Thanks gave me a push in the right direction, I figured it out in the end
2

A pretty good CLI interface the handles file input, standard input, no input, file output and inplace editing:

#!/usr/bin/env python
# -*- coding: utf-8 -*-

def main(args, help):
    '''
    Simple line numbering program to demonstrate CLI interface
    '''

    if not (select.select([sys.stdin,],[],[],0.0)[0] or args.files):
        help()
        return

    if args.output and args.output != '-':
        sys.stdout = open(args.output, 'w')

    try:
        for i, line in enumerate(fileinput.input(args.files, inplace=args.inplace)):
            print i + 1, line.strip()
    except IOError:
        sys.stderr.write("%s: No such file %s\n" % 
                        (os.path.basename(__file__), fileinput.filename()))

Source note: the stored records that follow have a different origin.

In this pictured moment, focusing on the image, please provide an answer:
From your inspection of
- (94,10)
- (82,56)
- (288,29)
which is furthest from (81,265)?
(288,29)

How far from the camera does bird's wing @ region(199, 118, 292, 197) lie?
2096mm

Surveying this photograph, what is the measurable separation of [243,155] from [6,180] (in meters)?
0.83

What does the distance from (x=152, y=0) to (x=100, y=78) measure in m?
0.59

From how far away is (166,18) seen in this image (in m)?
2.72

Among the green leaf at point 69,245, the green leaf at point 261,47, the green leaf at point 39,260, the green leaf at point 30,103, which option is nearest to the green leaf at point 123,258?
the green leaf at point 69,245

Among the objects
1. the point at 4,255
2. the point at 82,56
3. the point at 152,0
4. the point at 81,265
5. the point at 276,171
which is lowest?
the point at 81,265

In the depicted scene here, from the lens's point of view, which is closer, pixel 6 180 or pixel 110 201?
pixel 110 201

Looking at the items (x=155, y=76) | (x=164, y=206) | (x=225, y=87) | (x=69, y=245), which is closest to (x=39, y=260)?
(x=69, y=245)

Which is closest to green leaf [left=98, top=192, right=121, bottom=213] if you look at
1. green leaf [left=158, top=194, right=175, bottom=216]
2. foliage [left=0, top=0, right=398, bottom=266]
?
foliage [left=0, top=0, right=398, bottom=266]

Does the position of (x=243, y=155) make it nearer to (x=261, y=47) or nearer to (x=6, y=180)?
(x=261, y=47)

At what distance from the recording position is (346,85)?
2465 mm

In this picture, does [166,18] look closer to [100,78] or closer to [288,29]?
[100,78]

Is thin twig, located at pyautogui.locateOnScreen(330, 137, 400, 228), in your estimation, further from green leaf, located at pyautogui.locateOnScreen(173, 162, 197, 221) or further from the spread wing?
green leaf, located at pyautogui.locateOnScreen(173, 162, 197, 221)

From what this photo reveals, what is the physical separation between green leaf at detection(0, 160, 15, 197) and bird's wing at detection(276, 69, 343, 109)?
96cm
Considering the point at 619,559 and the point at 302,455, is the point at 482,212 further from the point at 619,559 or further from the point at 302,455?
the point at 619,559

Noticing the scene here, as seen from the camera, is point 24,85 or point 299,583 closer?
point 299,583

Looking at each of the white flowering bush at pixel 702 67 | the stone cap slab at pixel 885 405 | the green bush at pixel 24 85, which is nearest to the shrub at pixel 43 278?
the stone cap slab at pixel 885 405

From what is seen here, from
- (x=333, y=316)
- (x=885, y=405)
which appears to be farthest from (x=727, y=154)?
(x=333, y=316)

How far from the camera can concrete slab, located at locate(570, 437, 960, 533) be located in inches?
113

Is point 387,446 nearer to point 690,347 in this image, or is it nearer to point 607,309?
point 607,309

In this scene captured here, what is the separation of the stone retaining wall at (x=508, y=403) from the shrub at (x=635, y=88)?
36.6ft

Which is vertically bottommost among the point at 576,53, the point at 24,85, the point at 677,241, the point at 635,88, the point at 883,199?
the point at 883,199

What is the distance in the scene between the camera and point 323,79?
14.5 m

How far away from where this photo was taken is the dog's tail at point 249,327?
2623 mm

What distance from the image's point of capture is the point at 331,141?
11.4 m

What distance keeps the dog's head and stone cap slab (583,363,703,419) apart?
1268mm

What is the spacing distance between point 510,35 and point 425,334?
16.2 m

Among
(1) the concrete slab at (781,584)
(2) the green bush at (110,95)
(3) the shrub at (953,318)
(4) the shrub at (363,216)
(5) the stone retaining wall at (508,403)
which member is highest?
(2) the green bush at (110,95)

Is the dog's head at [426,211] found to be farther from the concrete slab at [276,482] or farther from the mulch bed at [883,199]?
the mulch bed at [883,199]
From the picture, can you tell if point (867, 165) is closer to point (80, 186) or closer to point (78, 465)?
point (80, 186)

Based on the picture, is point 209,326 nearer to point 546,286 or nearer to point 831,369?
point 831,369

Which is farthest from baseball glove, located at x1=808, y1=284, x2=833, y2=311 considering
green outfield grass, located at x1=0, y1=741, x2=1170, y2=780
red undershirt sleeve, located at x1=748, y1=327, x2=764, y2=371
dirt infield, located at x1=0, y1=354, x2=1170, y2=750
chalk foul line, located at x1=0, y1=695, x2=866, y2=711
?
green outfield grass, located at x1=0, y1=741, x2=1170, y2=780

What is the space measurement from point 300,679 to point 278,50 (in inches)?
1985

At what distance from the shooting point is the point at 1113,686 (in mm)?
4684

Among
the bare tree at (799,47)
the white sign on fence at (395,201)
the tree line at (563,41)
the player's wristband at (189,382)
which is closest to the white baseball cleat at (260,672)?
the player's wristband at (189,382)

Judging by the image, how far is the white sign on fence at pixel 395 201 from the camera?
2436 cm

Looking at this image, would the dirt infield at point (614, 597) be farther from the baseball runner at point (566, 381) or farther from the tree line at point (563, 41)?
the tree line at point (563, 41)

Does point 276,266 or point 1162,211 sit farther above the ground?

if __name__ == "__main__":
    import os, sys, select, argparse, fileinput
    parser = argparse.ArgumentParser()
    parser.add_argument('files', nargs='*', help='input files')
    group = parser.add_mutually_exclusive_group()
    group.add_argument('-i', '--inplace', action='store_true', 
                       help='modify files inplace')
    group.add_argument('-o', '--output', 
                       help='output file. The default is stdout')
    main(parser.parse_args(), parser.print_help)

The code simply emulates nl and numbers the lines but should serve as a good skeleton for many applications.

1 Comment

Right, so with no arguments and no stdin pipe attached you show help, otherwise you read from stdin?